*** INPUT DATA

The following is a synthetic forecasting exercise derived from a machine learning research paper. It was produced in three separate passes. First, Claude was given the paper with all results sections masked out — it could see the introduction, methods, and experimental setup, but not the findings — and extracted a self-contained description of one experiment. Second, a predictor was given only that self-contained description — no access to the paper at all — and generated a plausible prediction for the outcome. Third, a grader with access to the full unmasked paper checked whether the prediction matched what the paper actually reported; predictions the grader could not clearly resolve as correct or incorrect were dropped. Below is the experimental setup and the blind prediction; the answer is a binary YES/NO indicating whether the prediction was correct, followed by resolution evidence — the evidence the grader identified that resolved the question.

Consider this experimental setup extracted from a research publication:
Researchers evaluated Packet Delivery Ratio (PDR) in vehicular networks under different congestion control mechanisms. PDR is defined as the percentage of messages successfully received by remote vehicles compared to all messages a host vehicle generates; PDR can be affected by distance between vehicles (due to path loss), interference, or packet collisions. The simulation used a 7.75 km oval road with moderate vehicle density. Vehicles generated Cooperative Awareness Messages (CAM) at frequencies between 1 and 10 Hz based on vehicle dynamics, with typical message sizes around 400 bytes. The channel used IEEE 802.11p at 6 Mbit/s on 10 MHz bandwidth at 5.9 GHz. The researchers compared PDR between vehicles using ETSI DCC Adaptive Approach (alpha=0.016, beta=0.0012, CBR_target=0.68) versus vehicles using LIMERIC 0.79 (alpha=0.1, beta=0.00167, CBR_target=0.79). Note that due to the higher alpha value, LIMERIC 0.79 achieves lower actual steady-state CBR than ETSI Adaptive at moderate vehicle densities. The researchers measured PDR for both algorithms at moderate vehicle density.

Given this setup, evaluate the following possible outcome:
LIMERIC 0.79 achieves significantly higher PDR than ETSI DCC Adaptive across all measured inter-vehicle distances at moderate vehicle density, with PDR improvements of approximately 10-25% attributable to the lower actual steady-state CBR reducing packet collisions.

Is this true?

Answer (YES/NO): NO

******

__WORK ORDER__: The response should contain only a verbatim copy of the lines from the line with "Given this setup, evaluate" to the final line of the records.

__TASK RESULT__:
Given this setup, evaluate the following possible outcome:
LIMERIC 0.79 achieves significantly higher PDR than ETSI DCC Adaptive across all measured inter-vehicle distances at moderate vehicle density, with PDR improvements of approximately 10-25% attributable to the lower actual steady-state CBR reducing packet collisions.

Is this true?

Answer (YES/NO): NO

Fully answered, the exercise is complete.